Novel self-assembling PEG-p-(CL-co-TMC) polymeric micelles as safe and effective delivery system for Paclitaxel

Paclitaxel (PTX) is an effective anti-cancer drug currently used to treat a wide variety of cancers. Unfortunately, nonaqueous vehicle containing Cremophor® EL is associated with serious clinical side effects. This work aimed to evaluate the ability of polymeric micelles to (i) solubilize PTX without Cremophor® EL and to be used as a (ii) safe and (iii) effective delivery system for PTX. Hence, we developed novel self-assembling poly(ethyleneglycol)750-block-poly(ε-caprolactone-co-trimethylenecarbonate) (PEG-p-(CL-co-TMC)) polymeric micelles which form micelles spontaneously in aqueous solution. The solubility of PTX increased up to three orders of magnitude. The PTX-loaded micelles showed a slow release of PTX with no burst effect.
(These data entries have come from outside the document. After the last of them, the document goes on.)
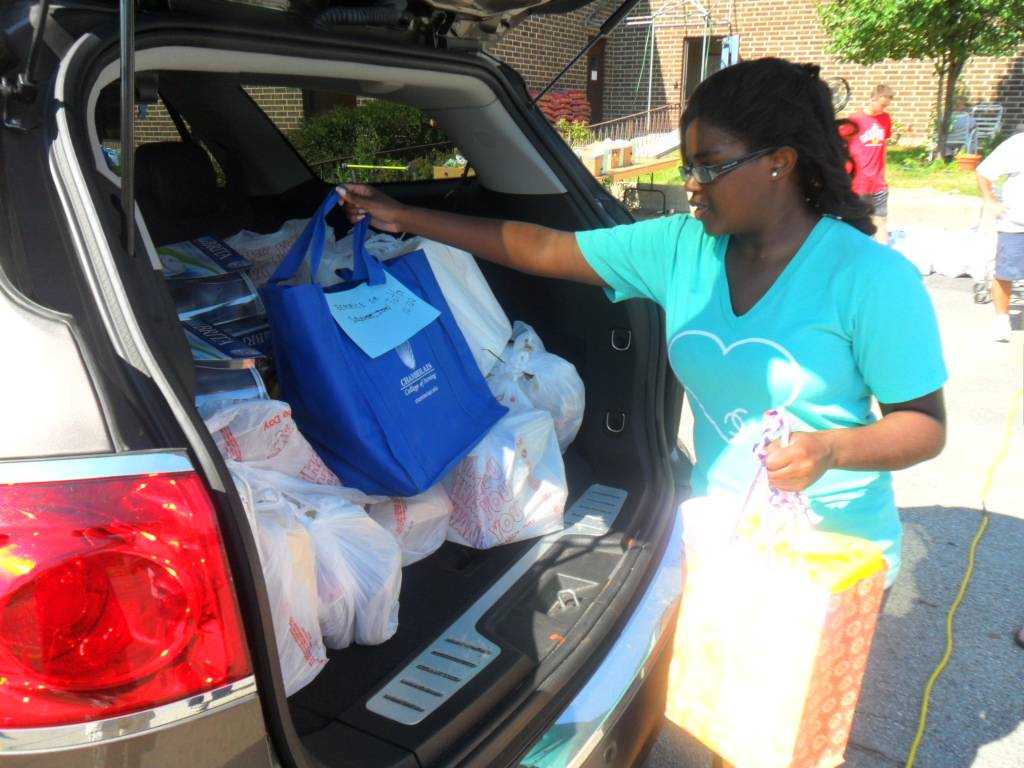 Kelly Moody, a previous HSP intern, helps place groceries into a delivery driver's car for the Senior Citizen Project.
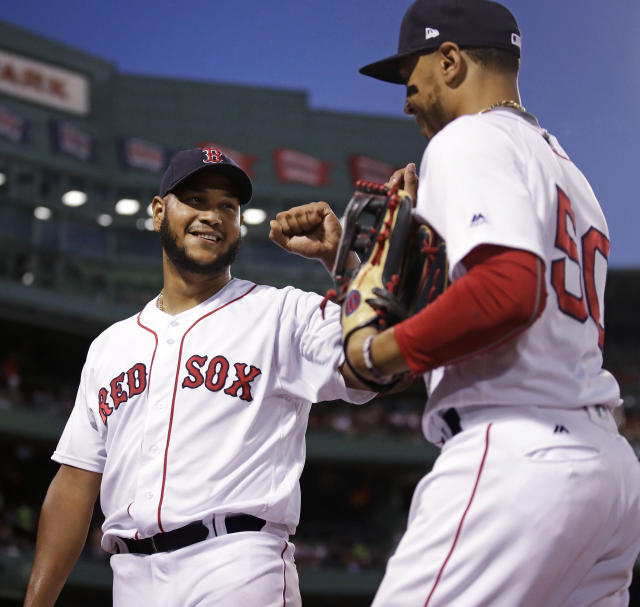 Boston Red Sox starting pitcher Eduardo Rodriguez, left, congratulates center fielder Mookie Betts, right, after Betts' leaping catch on a drive by Texas Rangers Elvis Andrus, which ended the top of the fifth inning, during a baseball game against the Boston Red Sox at Fenway Park in Boston, Monday, July 9, 2018. (AP Photo/Charles Krupa)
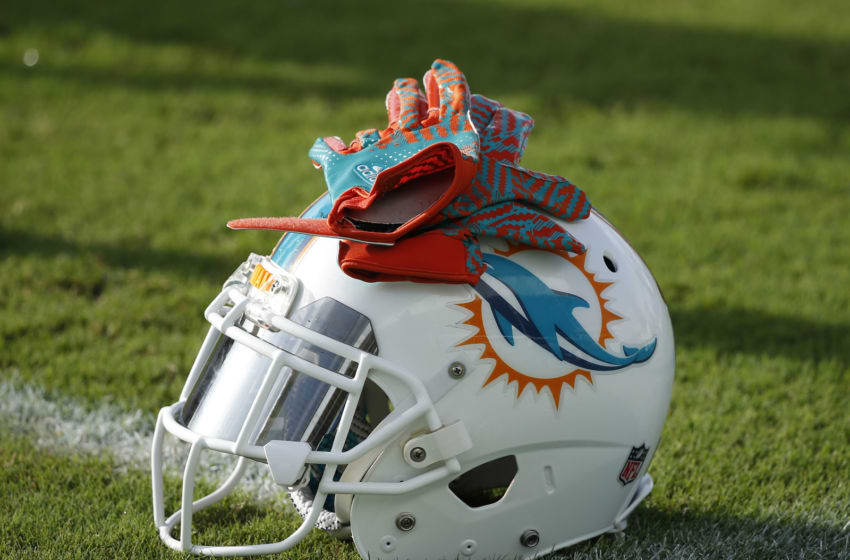 DAVIE, FL - AUGUST 15: A Miami Dolphins helmet and pair of gloves sits on the field during the teams training camp on August 15, 2016 at the Miami Dolphins training facility in Davie, Florida. (Photo by Joel Auerbach/Getty Images)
The HeLa cells viability assessed by the MTT test was lower for PTX-loaded micelles than for Taxol® (IC50 10.6 vs. 17.6 μg/ml). When solubilized in micelles, PTX induced apoptosis comparable with Taxol®. The maximum tolerated doses (MTD) of PTX-loaded micelles and Taxol® in mice were 80 mg/kg and 13.5 mg/kg, respectively, after intraperitoneal administration; and 45 mg/kg and 13.5 mg/kg, respectively, after intravenous administration. Similar anti-tumor efficacy of PTX-loaded micelles and Taxol® was observed at the dose of 13.5 mg/kg on TLT-tumor-bearing mice, while the body weight loss was only observed in Taxol® group. However, as higher dose was tolerated (80 mg/kg – IP), a higher growth delay was induced with PTX-loaded micelles. These results demonstrated that PTX-loaded self-assembling micelles present a similar anti-tumor efficacy as Taxol®, but significantly reduced the toxicity allowing the increase in the dose for better therapeutic response.